EXERCISE AIM =
Can you lay out the rows below as a JSON list of strings, with one string per line and blank lines left out?
start DATA FOR THIS TASK
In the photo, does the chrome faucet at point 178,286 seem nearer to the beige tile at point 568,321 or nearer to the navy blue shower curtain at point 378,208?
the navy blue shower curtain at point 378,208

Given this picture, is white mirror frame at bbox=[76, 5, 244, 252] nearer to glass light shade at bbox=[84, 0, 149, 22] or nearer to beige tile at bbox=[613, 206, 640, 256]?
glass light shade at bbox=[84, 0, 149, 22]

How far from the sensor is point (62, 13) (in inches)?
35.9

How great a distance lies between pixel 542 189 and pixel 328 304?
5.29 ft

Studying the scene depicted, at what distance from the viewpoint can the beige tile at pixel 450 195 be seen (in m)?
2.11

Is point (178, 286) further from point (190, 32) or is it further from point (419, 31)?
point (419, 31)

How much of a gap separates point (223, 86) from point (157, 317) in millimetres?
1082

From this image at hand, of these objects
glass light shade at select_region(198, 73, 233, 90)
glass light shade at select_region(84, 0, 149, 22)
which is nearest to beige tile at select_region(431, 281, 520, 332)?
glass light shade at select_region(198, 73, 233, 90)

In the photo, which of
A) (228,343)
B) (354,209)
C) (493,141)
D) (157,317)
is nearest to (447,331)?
end DATA FOR THIS TASK
SOLUTION FOR THIS PROBLEM =
[
  "In the photo, does the chrome faucet at point 178,286 seem nearer to the beige tile at point 568,321 or nearer to the navy blue shower curtain at point 378,208?",
  "the navy blue shower curtain at point 378,208",
  "Given this picture, is white mirror frame at bbox=[76, 5, 244, 252] nearer to glass light shade at bbox=[84, 0, 149, 22] or nearer to beige tile at bbox=[613, 206, 640, 256]?",
  "glass light shade at bbox=[84, 0, 149, 22]",
  "How far from the sensor is point (62, 13) (in inches)?",
  "35.9",
  "How great a distance lies between pixel 542 189 and pixel 328 304?",
  "5.29 ft",
  "Studying the scene depicted, at what distance from the viewpoint can the beige tile at pixel 450 195 be seen (in m)?",
  "2.11",
  "Is point (178, 286) further from point (190, 32) or is it further from point (419, 31)?",
  "point (419, 31)",
  "How much of a gap separates point (223, 86) from point (157, 317) in millimetres?",
  "1082",
  "From this image at hand, of these objects",
  "glass light shade at select_region(198, 73, 233, 90)",
  "glass light shade at select_region(84, 0, 149, 22)",
  "which is nearest to beige tile at select_region(431, 281, 520, 332)?",
  "glass light shade at select_region(198, 73, 233, 90)",
  "In the photo, which of",
  "A) (228,343)",
  "B) (354,209)",
  "C) (493,141)",
  "D) (157,317)",
  "is nearest to (447,331)?"
]